The efforts and assistance of the five bilaterale donors involved, the United Kingdom, the Netherlands, Sweden, Denmark and Ireland, have been significant and decisive for the develoments and achievements in Afghanistan.


The Afghanistan intervention has been a high priority for these donors, and has presented important new challenges for the provision of international aid. Donors have had to respond to an urgent need for humanitarian and reconstruction assistance under continued conflict conditions while also supporting the reunification of the Afghan nation and the creation of a functioning democratic polity.

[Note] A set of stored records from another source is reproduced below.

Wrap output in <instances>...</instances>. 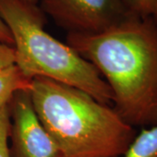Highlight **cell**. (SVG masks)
<instances>
[{"mask_svg": "<svg viewBox=\"0 0 157 157\" xmlns=\"http://www.w3.org/2000/svg\"><path fill=\"white\" fill-rule=\"evenodd\" d=\"M0 17L13 39L15 65L26 78L53 79L113 105L112 91L94 65L45 31V15L38 5L0 0Z\"/></svg>", "mask_w": 157, "mask_h": 157, "instance_id": "3957f363", "label": "cell"}, {"mask_svg": "<svg viewBox=\"0 0 157 157\" xmlns=\"http://www.w3.org/2000/svg\"><path fill=\"white\" fill-rule=\"evenodd\" d=\"M132 14L140 17H152L157 6V0H121Z\"/></svg>", "mask_w": 157, "mask_h": 157, "instance_id": "9c48e42d", "label": "cell"}, {"mask_svg": "<svg viewBox=\"0 0 157 157\" xmlns=\"http://www.w3.org/2000/svg\"><path fill=\"white\" fill-rule=\"evenodd\" d=\"M32 79L26 78L16 65L0 71V108L8 106L19 90H29Z\"/></svg>", "mask_w": 157, "mask_h": 157, "instance_id": "8992f818", "label": "cell"}, {"mask_svg": "<svg viewBox=\"0 0 157 157\" xmlns=\"http://www.w3.org/2000/svg\"><path fill=\"white\" fill-rule=\"evenodd\" d=\"M153 20H154V22L155 24V25H156L157 27V6H156V9H155V13H154V15H153Z\"/></svg>", "mask_w": 157, "mask_h": 157, "instance_id": "7c38bea8", "label": "cell"}, {"mask_svg": "<svg viewBox=\"0 0 157 157\" xmlns=\"http://www.w3.org/2000/svg\"><path fill=\"white\" fill-rule=\"evenodd\" d=\"M11 131L10 104L0 108V157H11L9 147Z\"/></svg>", "mask_w": 157, "mask_h": 157, "instance_id": "ba28073f", "label": "cell"}, {"mask_svg": "<svg viewBox=\"0 0 157 157\" xmlns=\"http://www.w3.org/2000/svg\"><path fill=\"white\" fill-rule=\"evenodd\" d=\"M67 44L101 73L113 109L135 127L157 125V27L132 16L98 34H67Z\"/></svg>", "mask_w": 157, "mask_h": 157, "instance_id": "6da1fadb", "label": "cell"}, {"mask_svg": "<svg viewBox=\"0 0 157 157\" xmlns=\"http://www.w3.org/2000/svg\"><path fill=\"white\" fill-rule=\"evenodd\" d=\"M0 43L11 45L13 47V39L11 32L1 17H0Z\"/></svg>", "mask_w": 157, "mask_h": 157, "instance_id": "8fae6325", "label": "cell"}, {"mask_svg": "<svg viewBox=\"0 0 157 157\" xmlns=\"http://www.w3.org/2000/svg\"><path fill=\"white\" fill-rule=\"evenodd\" d=\"M121 157H157V125L145 128L136 135Z\"/></svg>", "mask_w": 157, "mask_h": 157, "instance_id": "52a82bcc", "label": "cell"}, {"mask_svg": "<svg viewBox=\"0 0 157 157\" xmlns=\"http://www.w3.org/2000/svg\"><path fill=\"white\" fill-rule=\"evenodd\" d=\"M15 65V50L11 45L0 43V71Z\"/></svg>", "mask_w": 157, "mask_h": 157, "instance_id": "30bf717a", "label": "cell"}, {"mask_svg": "<svg viewBox=\"0 0 157 157\" xmlns=\"http://www.w3.org/2000/svg\"><path fill=\"white\" fill-rule=\"evenodd\" d=\"M29 92L61 157H121L136 136L113 107L73 86L37 77Z\"/></svg>", "mask_w": 157, "mask_h": 157, "instance_id": "7a4b0ae2", "label": "cell"}, {"mask_svg": "<svg viewBox=\"0 0 157 157\" xmlns=\"http://www.w3.org/2000/svg\"><path fill=\"white\" fill-rule=\"evenodd\" d=\"M39 8L67 34H98L132 14L121 0H40Z\"/></svg>", "mask_w": 157, "mask_h": 157, "instance_id": "277c9868", "label": "cell"}, {"mask_svg": "<svg viewBox=\"0 0 157 157\" xmlns=\"http://www.w3.org/2000/svg\"><path fill=\"white\" fill-rule=\"evenodd\" d=\"M11 157H61L40 121L29 90L16 92L10 102Z\"/></svg>", "mask_w": 157, "mask_h": 157, "instance_id": "5b68a950", "label": "cell"}, {"mask_svg": "<svg viewBox=\"0 0 157 157\" xmlns=\"http://www.w3.org/2000/svg\"><path fill=\"white\" fill-rule=\"evenodd\" d=\"M26 3H29V4H32V5H38L39 3V0H23Z\"/></svg>", "mask_w": 157, "mask_h": 157, "instance_id": "4fadbf2b", "label": "cell"}]
</instances>
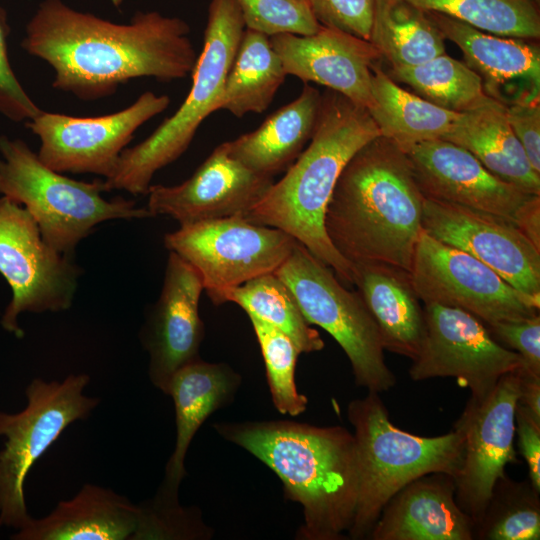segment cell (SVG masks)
<instances>
[{"instance_id":"19","label":"cell","mask_w":540,"mask_h":540,"mask_svg":"<svg viewBox=\"0 0 540 540\" xmlns=\"http://www.w3.org/2000/svg\"><path fill=\"white\" fill-rule=\"evenodd\" d=\"M406 154L427 199L491 213L515 224L525 203L534 196L501 180L469 151L444 139L420 142Z\"/></svg>"},{"instance_id":"1","label":"cell","mask_w":540,"mask_h":540,"mask_svg":"<svg viewBox=\"0 0 540 540\" xmlns=\"http://www.w3.org/2000/svg\"><path fill=\"white\" fill-rule=\"evenodd\" d=\"M189 33L183 19L157 11L137 12L118 24L62 0H44L26 26L22 47L53 68L55 89L95 101L131 79L187 77L198 57Z\"/></svg>"},{"instance_id":"39","label":"cell","mask_w":540,"mask_h":540,"mask_svg":"<svg viewBox=\"0 0 540 540\" xmlns=\"http://www.w3.org/2000/svg\"><path fill=\"white\" fill-rule=\"evenodd\" d=\"M9 32L7 13L0 6V113L15 122H27L42 110L22 87L9 63Z\"/></svg>"},{"instance_id":"36","label":"cell","mask_w":540,"mask_h":540,"mask_svg":"<svg viewBox=\"0 0 540 540\" xmlns=\"http://www.w3.org/2000/svg\"><path fill=\"white\" fill-rule=\"evenodd\" d=\"M246 29L268 37L292 33L311 35L321 25L304 0H235Z\"/></svg>"},{"instance_id":"28","label":"cell","mask_w":540,"mask_h":540,"mask_svg":"<svg viewBox=\"0 0 540 540\" xmlns=\"http://www.w3.org/2000/svg\"><path fill=\"white\" fill-rule=\"evenodd\" d=\"M367 110L380 135L404 152L420 142L442 139L461 114L403 89L378 63L372 67L371 104Z\"/></svg>"},{"instance_id":"21","label":"cell","mask_w":540,"mask_h":540,"mask_svg":"<svg viewBox=\"0 0 540 540\" xmlns=\"http://www.w3.org/2000/svg\"><path fill=\"white\" fill-rule=\"evenodd\" d=\"M426 13L443 37L461 49L488 96L504 105L540 99L538 45L487 33L437 12Z\"/></svg>"},{"instance_id":"14","label":"cell","mask_w":540,"mask_h":540,"mask_svg":"<svg viewBox=\"0 0 540 540\" xmlns=\"http://www.w3.org/2000/svg\"><path fill=\"white\" fill-rule=\"evenodd\" d=\"M169 104V96L146 91L130 106L111 114L74 117L42 110L26 126L40 139L37 155L49 168L107 179L137 129Z\"/></svg>"},{"instance_id":"24","label":"cell","mask_w":540,"mask_h":540,"mask_svg":"<svg viewBox=\"0 0 540 540\" xmlns=\"http://www.w3.org/2000/svg\"><path fill=\"white\" fill-rule=\"evenodd\" d=\"M353 285L376 323L384 350L413 360L425 335V318L410 272L386 263H359Z\"/></svg>"},{"instance_id":"2","label":"cell","mask_w":540,"mask_h":540,"mask_svg":"<svg viewBox=\"0 0 540 540\" xmlns=\"http://www.w3.org/2000/svg\"><path fill=\"white\" fill-rule=\"evenodd\" d=\"M423 201L406 152L380 135L341 171L326 208L325 230L353 266L378 262L410 272L423 230Z\"/></svg>"},{"instance_id":"6","label":"cell","mask_w":540,"mask_h":540,"mask_svg":"<svg viewBox=\"0 0 540 540\" xmlns=\"http://www.w3.org/2000/svg\"><path fill=\"white\" fill-rule=\"evenodd\" d=\"M244 30L235 0H211L187 97L146 139L123 150L114 172L104 179L108 191L147 194L155 173L187 150L201 123L220 109L225 80Z\"/></svg>"},{"instance_id":"4","label":"cell","mask_w":540,"mask_h":540,"mask_svg":"<svg viewBox=\"0 0 540 540\" xmlns=\"http://www.w3.org/2000/svg\"><path fill=\"white\" fill-rule=\"evenodd\" d=\"M378 136L366 108L332 90L321 94L309 145L244 217L284 231L330 267L342 283L353 285L354 266L329 240L325 212L347 162Z\"/></svg>"},{"instance_id":"20","label":"cell","mask_w":540,"mask_h":540,"mask_svg":"<svg viewBox=\"0 0 540 540\" xmlns=\"http://www.w3.org/2000/svg\"><path fill=\"white\" fill-rule=\"evenodd\" d=\"M269 39L287 75L326 86L368 109L372 67L381 59L369 41L324 26L311 35L281 33Z\"/></svg>"},{"instance_id":"17","label":"cell","mask_w":540,"mask_h":540,"mask_svg":"<svg viewBox=\"0 0 540 540\" xmlns=\"http://www.w3.org/2000/svg\"><path fill=\"white\" fill-rule=\"evenodd\" d=\"M203 290L200 273L170 251L160 296L140 332L149 354V379L164 394L168 395L170 382L179 369L200 359L204 326L199 300Z\"/></svg>"},{"instance_id":"10","label":"cell","mask_w":540,"mask_h":540,"mask_svg":"<svg viewBox=\"0 0 540 540\" xmlns=\"http://www.w3.org/2000/svg\"><path fill=\"white\" fill-rule=\"evenodd\" d=\"M297 240L277 228L232 216L180 225L164 237L165 247L201 275L214 304L222 294L263 274L273 273Z\"/></svg>"},{"instance_id":"35","label":"cell","mask_w":540,"mask_h":540,"mask_svg":"<svg viewBox=\"0 0 540 540\" xmlns=\"http://www.w3.org/2000/svg\"><path fill=\"white\" fill-rule=\"evenodd\" d=\"M258 340L274 406L281 414L297 416L306 410L308 399L298 392L295 369L301 353L295 343L272 325L249 316Z\"/></svg>"},{"instance_id":"13","label":"cell","mask_w":540,"mask_h":540,"mask_svg":"<svg viewBox=\"0 0 540 540\" xmlns=\"http://www.w3.org/2000/svg\"><path fill=\"white\" fill-rule=\"evenodd\" d=\"M425 335L409 375L414 381L452 377L484 399L505 374L524 367L520 355L497 342L472 314L435 303L424 304Z\"/></svg>"},{"instance_id":"34","label":"cell","mask_w":540,"mask_h":540,"mask_svg":"<svg viewBox=\"0 0 540 540\" xmlns=\"http://www.w3.org/2000/svg\"><path fill=\"white\" fill-rule=\"evenodd\" d=\"M540 538L539 492L530 481H514L506 476L495 484L474 539L538 540Z\"/></svg>"},{"instance_id":"41","label":"cell","mask_w":540,"mask_h":540,"mask_svg":"<svg viewBox=\"0 0 540 540\" xmlns=\"http://www.w3.org/2000/svg\"><path fill=\"white\" fill-rule=\"evenodd\" d=\"M540 99L506 105L509 125L534 171L540 174Z\"/></svg>"},{"instance_id":"7","label":"cell","mask_w":540,"mask_h":540,"mask_svg":"<svg viewBox=\"0 0 540 540\" xmlns=\"http://www.w3.org/2000/svg\"><path fill=\"white\" fill-rule=\"evenodd\" d=\"M107 191L104 181H77L49 168L21 139L0 137V193L27 209L56 251L72 257L105 221L152 217L133 200L105 199Z\"/></svg>"},{"instance_id":"26","label":"cell","mask_w":540,"mask_h":540,"mask_svg":"<svg viewBox=\"0 0 540 540\" xmlns=\"http://www.w3.org/2000/svg\"><path fill=\"white\" fill-rule=\"evenodd\" d=\"M442 139L469 151L501 180L529 195H540V174L534 171L514 135L502 102L487 96L462 112Z\"/></svg>"},{"instance_id":"44","label":"cell","mask_w":540,"mask_h":540,"mask_svg":"<svg viewBox=\"0 0 540 540\" xmlns=\"http://www.w3.org/2000/svg\"><path fill=\"white\" fill-rule=\"evenodd\" d=\"M515 225L540 249V197L532 196L521 209Z\"/></svg>"},{"instance_id":"43","label":"cell","mask_w":540,"mask_h":540,"mask_svg":"<svg viewBox=\"0 0 540 540\" xmlns=\"http://www.w3.org/2000/svg\"><path fill=\"white\" fill-rule=\"evenodd\" d=\"M517 373L519 377L518 403L540 420V375H535L524 367L518 368Z\"/></svg>"},{"instance_id":"22","label":"cell","mask_w":540,"mask_h":540,"mask_svg":"<svg viewBox=\"0 0 540 540\" xmlns=\"http://www.w3.org/2000/svg\"><path fill=\"white\" fill-rule=\"evenodd\" d=\"M475 524L455 498L454 476L422 475L400 489L382 509L372 540H472Z\"/></svg>"},{"instance_id":"45","label":"cell","mask_w":540,"mask_h":540,"mask_svg":"<svg viewBox=\"0 0 540 540\" xmlns=\"http://www.w3.org/2000/svg\"><path fill=\"white\" fill-rule=\"evenodd\" d=\"M115 6H119L123 0H110Z\"/></svg>"},{"instance_id":"46","label":"cell","mask_w":540,"mask_h":540,"mask_svg":"<svg viewBox=\"0 0 540 540\" xmlns=\"http://www.w3.org/2000/svg\"><path fill=\"white\" fill-rule=\"evenodd\" d=\"M304 1H307V0H304Z\"/></svg>"},{"instance_id":"40","label":"cell","mask_w":540,"mask_h":540,"mask_svg":"<svg viewBox=\"0 0 540 540\" xmlns=\"http://www.w3.org/2000/svg\"><path fill=\"white\" fill-rule=\"evenodd\" d=\"M494 338L508 345L522 358L524 368L540 375V316L488 326Z\"/></svg>"},{"instance_id":"38","label":"cell","mask_w":540,"mask_h":540,"mask_svg":"<svg viewBox=\"0 0 540 540\" xmlns=\"http://www.w3.org/2000/svg\"><path fill=\"white\" fill-rule=\"evenodd\" d=\"M321 26L369 41L374 0H307Z\"/></svg>"},{"instance_id":"31","label":"cell","mask_w":540,"mask_h":540,"mask_svg":"<svg viewBox=\"0 0 540 540\" xmlns=\"http://www.w3.org/2000/svg\"><path fill=\"white\" fill-rule=\"evenodd\" d=\"M234 302L254 316L286 334L301 353L324 348L317 330L310 327L288 287L273 273L255 277L226 290L221 304Z\"/></svg>"},{"instance_id":"9","label":"cell","mask_w":540,"mask_h":540,"mask_svg":"<svg viewBox=\"0 0 540 540\" xmlns=\"http://www.w3.org/2000/svg\"><path fill=\"white\" fill-rule=\"evenodd\" d=\"M87 374H70L63 381L35 378L27 386L26 407L15 414L0 412V527H24L31 519L24 499V482L33 464L77 420L87 418L100 399L83 392Z\"/></svg>"},{"instance_id":"27","label":"cell","mask_w":540,"mask_h":540,"mask_svg":"<svg viewBox=\"0 0 540 540\" xmlns=\"http://www.w3.org/2000/svg\"><path fill=\"white\" fill-rule=\"evenodd\" d=\"M320 92L305 83L293 101L271 114L257 129L227 141L231 155L245 167L274 177L287 170L311 139Z\"/></svg>"},{"instance_id":"3","label":"cell","mask_w":540,"mask_h":540,"mask_svg":"<svg viewBox=\"0 0 540 540\" xmlns=\"http://www.w3.org/2000/svg\"><path fill=\"white\" fill-rule=\"evenodd\" d=\"M224 439L245 449L282 481L285 496L302 506L299 538L339 540L357 500L354 435L342 426L292 421L216 423Z\"/></svg>"},{"instance_id":"18","label":"cell","mask_w":540,"mask_h":540,"mask_svg":"<svg viewBox=\"0 0 540 540\" xmlns=\"http://www.w3.org/2000/svg\"><path fill=\"white\" fill-rule=\"evenodd\" d=\"M274 177L235 159L227 141L218 145L193 175L179 185H150L148 211L183 224L245 214L266 194Z\"/></svg>"},{"instance_id":"12","label":"cell","mask_w":540,"mask_h":540,"mask_svg":"<svg viewBox=\"0 0 540 540\" xmlns=\"http://www.w3.org/2000/svg\"><path fill=\"white\" fill-rule=\"evenodd\" d=\"M411 281L418 298L464 310L487 326L539 314L540 297L527 295L476 258L420 233Z\"/></svg>"},{"instance_id":"5","label":"cell","mask_w":540,"mask_h":540,"mask_svg":"<svg viewBox=\"0 0 540 540\" xmlns=\"http://www.w3.org/2000/svg\"><path fill=\"white\" fill-rule=\"evenodd\" d=\"M354 427L357 459V500L351 539L368 538L379 515L400 489L432 472L458 475L463 460V438L452 431L423 437L397 428L379 393L352 400L347 409Z\"/></svg>"},{"instance_id":"33","label":"cell","mask_w":540,"mask_h":540,"mask_svg":"<svg viewBox=\"0 0 540 540\" xmlns=\"http://www.w3.org/2000/svg\"><path fill=\"white\" fill-rule=\"evenodd\" d=\"M426 12H437L478 30L504 37L540 36L538 0H406Z\"/></svg>"},{"instance_id":"37","label":"cell","mask_w":540,"mask_h":540,"mask_svg":"<svg viewBox=\"0 0 540 540\" xmlns=\"http://www.w3.org/2000/svg\"><path fill=\"white\" fill-rule=\"evenodd\" d=\"M138 523L130 540L205 538L196 514L178 503V497L158 490L157 495L138 504Z\"/></svg>"},{"instance_id":"30","label":"cell","mask_w":540,"mask_h":540,"mask_svg":"<svg viewBox=\"0 0 540 540\" xmlns=\"http://www.w3.org/2000/svg\"><path fill=\"white\" fill-rule=\"evenodd\" d=\"M286 76L269 37L245 28L225 80L219 110L238 118L264 112Z\"/></svg>"},{"instance_id":"8","label":"cell","mask_w":540,"mask_h":540,"mask_svg":"<svg viewBox=\"0 0 540 540\" xmlns=\"http://www.w3.org/2000/svg\"><path fill=\"white\" fill-rule=\"evenodd\" d=\"M274 274L288 287L304 318L327 331L347 355L356 385L385 392L396 383L380 334L360 294L298 241Z\"/></svg>"},{"instance_id":"11","label":"cell","mask_w":540,"mask_h":540,"mask_svg":"<svg viewBox=\"0 0 540 540\" xmlns=\"http://www.w3.org/2000/svg\"><path fill=\"white\" fill-rule=\"evenodd\" d=\"M0 273L12 290L1 325L22 337L18 325L22 313L61 312L71 307L82 269L72 257L44 241L36 221L24 206L2 196Z\"/></svg>"},{"instance_id":"25","label":"cell","mask_w":540,"mask_h":540,"mask_svg":"<svg viewBox=\"0 0 540 540\" xmlns=\"http://www.w3.org/2000/svg\"><path fill=\"white\" fill-rule=\"evenodd\" d=\"M240 382V376L228 365L201 359L174 374L168 395L175 407L176 442L160 489L177 495L186 475L184 461L194 435L214 411L233 399Z\"/></svg>"},{"instance_id":"15","label":"cell","mask_w":540,"mask_h":540,"mask_svg":"<svg viewBox=\"0 0 540 540\" xmlns=\"http://www.w3.org/2000/svg\"><path fill=\"white\" fill-rule=\"evenodd\" d=\"M519 398L517 370L503 375L482 400L470 398L453 425L463 438L461 469L454 478L459 507L476 525L496 482L508 463H517L515 409Z\"/></svg>"},{"instance_id":"32","label":"cell","mask_w":540,"mask_h":540,"mask_svg":"<svg viewBox=\"0 0 540 540\" xmlns=\"http://www.w3.org/2000/svg\"><path fill=\"white\" fill-rule=\"evenodd\" d=\"M389 76L425 100L457 113L472 109L488 96L480 76L445 53L418 65L391 68Z\"/></svg>"},{"instance_id":"29","label":"cell","mask_w":540,"mask_h":540,"mask_svg":"<svg viewBox=\"0 0 540 540\" xmlns=\"http://www.w3.org/2000/svg\"><path fill=\"white\" fill-rule=\"evenodd\" d=\"M444 37L428 14L406 0H374L369 42L391 68L445 53Z\"/></svg>"},{"instance_id":"16","label":"cell","mask_w":540,"mask_h":540,"mask_svg":"<svg viewBox=\"0 0 540 540\" xmlns=\"http://www.w3.org/2000/svg\"><path fill=\"white\" fill-rule=\"evenodd\" d=\"M422 229L484 263L517 290L540 297V249L511 221L424 198Z\"/></svg>"},{"instance_id":"42","label":"cell","mask_w":540,"mask_h":540,"mask_svg":"<svg viewBox=\"0 0 540 540\" xmlns=\"http://www.w3.org/2000/svg\"><path fill=\"white\" fill-rule=\"evenodd\" d=\"M515 433L519 452L528 467L529 481L540 492V420L519 403L515 409Z\"/></svg>"},{"instance_id":"23","label":"cell","mask_w":540,"mask_h":540,"mask_svg":"<svg viewBox=\"0 0 540 540\" xmlns=\"http://www.w3.org/2000/svg\"><path fill=\"white\" fill-rule=\"evenodd\" d=\"M138 504L113 490L84 484L45 517L31 518L11 536L17 540H130L138 523Z\"/></svg>"}]
</instances>
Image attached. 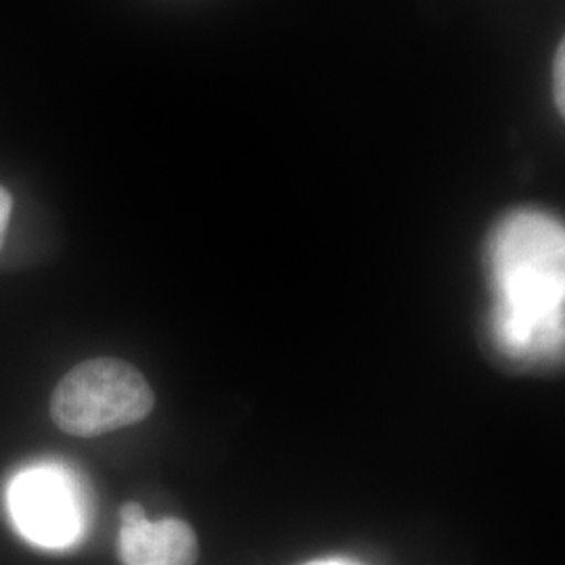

After the international military operation and up to mid-2004 Afghanistan received close to Euro 3.2 billion in total of humanitarian, reconstruction and development aid. Of this, 25 % - Euro 791 million, came from five bilateral donors: 


Support to education and the return of refugees and internally displaced persons have had the best results. Aid has been unevenly distributed between regions and communities. The Afghan state is very centralised and democracy, development and security have not reached far beyond the borders of Kabul. Thus, because the agricultural sector has not been prioritised, opium production or renewed labour migration to neighbouring countries remain the only available avenue to survival for many rural Afghans.


"Women and women's rights, allegedly an important reason for the intervention, have been forgotten and is still quite desperate, especially outside Kabul. Local people claim that more women commit suicide now than during the Taliban. "This is a sign of how desperate the situation is for many women." says Arne Strand.


The donors' support to Afghanistan was not just another humanitarian operation. It was a multi-dimensional intervention combining the objectives of development co-operation with broad foreign and domestic policy objectives, where the donors - of whom some had taken an active part in ousting the old regime - also aimed at supporting Afghanistan's new start through putting into place a new and democratically elected government and market economy.


Bosnia, Kosovo, Cambodia, East Timor and Iraq have seen similar interventions and more are likely to follow. Evidently such interventions have to cope with novel problems, for which ready answers are as yet scarce. The findings of this evaluation on a range of central issues can serve as lessons learnt in the process of developing adequate answers to the new challenges.


The evaluation was carried out by a consortium led by CMI with Copenhagen Development Consulting and German Association of Development Consultants, contracted by Danida's Evaluation Department on behalf of the five donors.